Extracted entries

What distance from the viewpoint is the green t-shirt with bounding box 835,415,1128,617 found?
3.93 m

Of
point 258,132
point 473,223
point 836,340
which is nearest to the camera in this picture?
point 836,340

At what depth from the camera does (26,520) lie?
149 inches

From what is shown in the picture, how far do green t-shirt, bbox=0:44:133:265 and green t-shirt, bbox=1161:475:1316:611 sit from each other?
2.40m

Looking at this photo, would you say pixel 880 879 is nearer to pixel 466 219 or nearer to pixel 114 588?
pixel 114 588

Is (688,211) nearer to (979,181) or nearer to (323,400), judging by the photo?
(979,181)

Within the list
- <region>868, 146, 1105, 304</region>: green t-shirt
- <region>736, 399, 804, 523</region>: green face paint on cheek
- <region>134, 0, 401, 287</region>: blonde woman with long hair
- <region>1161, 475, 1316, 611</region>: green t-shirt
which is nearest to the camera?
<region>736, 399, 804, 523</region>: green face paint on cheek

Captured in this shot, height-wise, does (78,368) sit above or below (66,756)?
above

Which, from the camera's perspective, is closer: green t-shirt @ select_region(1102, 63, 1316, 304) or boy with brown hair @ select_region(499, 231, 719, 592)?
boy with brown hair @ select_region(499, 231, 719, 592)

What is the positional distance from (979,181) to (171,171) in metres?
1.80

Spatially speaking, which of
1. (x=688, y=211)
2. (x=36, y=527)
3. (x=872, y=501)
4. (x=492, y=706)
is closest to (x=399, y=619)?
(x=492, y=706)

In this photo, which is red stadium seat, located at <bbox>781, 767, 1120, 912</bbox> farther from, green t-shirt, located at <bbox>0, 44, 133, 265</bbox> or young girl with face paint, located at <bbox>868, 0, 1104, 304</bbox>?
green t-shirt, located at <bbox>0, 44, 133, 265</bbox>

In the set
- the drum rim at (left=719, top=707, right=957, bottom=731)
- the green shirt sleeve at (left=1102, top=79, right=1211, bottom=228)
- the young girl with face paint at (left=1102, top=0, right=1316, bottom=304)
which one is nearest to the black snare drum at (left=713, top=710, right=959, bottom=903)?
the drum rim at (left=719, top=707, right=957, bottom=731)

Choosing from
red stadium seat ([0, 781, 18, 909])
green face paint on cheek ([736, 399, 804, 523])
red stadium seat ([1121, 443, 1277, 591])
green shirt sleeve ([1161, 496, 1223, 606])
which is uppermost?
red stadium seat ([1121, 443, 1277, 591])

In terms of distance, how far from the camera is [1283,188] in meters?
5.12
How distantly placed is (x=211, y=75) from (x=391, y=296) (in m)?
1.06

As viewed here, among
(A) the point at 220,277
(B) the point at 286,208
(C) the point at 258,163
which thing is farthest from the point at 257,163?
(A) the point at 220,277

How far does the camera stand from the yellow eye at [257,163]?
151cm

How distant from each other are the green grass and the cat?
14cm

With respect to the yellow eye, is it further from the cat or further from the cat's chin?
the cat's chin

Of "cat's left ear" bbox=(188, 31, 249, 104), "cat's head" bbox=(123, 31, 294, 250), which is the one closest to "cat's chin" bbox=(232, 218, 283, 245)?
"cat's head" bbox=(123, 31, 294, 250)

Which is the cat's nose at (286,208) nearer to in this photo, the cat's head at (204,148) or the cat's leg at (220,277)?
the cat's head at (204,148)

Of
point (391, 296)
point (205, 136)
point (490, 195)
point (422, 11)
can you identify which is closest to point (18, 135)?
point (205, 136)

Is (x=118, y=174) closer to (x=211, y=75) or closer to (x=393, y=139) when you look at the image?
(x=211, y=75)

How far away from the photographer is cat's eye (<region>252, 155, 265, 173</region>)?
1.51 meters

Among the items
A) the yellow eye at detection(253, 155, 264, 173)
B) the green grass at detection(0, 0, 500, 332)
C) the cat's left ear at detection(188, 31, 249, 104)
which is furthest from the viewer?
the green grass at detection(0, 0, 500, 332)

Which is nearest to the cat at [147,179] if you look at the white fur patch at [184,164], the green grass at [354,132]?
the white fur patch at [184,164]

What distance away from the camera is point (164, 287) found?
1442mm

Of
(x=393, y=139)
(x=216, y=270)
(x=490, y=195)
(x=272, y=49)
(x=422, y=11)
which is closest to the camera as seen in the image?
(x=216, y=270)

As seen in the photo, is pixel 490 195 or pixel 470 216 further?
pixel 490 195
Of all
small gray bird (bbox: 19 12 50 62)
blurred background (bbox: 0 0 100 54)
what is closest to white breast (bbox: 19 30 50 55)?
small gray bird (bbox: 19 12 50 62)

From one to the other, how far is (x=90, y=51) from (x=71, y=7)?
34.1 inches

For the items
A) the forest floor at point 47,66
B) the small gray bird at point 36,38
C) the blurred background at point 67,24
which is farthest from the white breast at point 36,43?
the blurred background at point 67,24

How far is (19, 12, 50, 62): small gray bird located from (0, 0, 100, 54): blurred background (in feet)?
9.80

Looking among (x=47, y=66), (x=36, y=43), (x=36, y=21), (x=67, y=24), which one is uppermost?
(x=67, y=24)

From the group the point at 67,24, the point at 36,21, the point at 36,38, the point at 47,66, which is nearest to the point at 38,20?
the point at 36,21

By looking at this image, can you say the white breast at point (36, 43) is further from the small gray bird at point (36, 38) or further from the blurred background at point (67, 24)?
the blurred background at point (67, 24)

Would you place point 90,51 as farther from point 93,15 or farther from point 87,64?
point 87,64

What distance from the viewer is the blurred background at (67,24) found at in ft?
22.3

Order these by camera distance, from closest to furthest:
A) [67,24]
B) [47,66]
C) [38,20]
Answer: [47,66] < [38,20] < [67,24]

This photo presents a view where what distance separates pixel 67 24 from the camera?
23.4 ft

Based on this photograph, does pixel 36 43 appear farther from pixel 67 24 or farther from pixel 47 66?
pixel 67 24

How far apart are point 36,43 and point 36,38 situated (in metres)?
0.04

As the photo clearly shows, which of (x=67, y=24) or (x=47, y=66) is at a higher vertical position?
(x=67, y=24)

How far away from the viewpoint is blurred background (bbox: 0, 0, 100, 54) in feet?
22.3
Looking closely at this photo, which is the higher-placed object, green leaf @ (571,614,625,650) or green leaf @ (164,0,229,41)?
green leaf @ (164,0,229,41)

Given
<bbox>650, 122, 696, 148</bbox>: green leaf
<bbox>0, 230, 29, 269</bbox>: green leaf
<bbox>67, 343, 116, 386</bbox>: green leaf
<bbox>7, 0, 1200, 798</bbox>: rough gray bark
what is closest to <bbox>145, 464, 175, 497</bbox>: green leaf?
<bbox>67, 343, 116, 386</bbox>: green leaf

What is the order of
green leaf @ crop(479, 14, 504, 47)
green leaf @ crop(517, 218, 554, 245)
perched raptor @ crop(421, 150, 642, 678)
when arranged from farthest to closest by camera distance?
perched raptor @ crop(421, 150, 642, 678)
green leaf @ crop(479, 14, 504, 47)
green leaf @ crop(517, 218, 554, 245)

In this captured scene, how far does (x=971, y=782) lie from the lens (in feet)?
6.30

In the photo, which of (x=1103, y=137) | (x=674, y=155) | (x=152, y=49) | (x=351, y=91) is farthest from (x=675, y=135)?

Challenge
Update the entries from the line containing "As seen in the photo, is" through the line containing "34.1 inches", replacing "blurred background" with "hazy background" and leaving everything else unchanged.

Answer for the task
As seen in the photo, is pixel 490 195 or pixel 470 216 further?
pixel 490 195
Of all
small gray bird (bbox: 19 12 50 62)
hazy background (bbox: 0 0 100 54)
what is closest to white breast (bbox: 19 30 50 55)?
small gray bird (bbox: 19 12 50 62)

From one to the other, how far is (x=90, y=51) from (x=71, y=7)?
34.1 inches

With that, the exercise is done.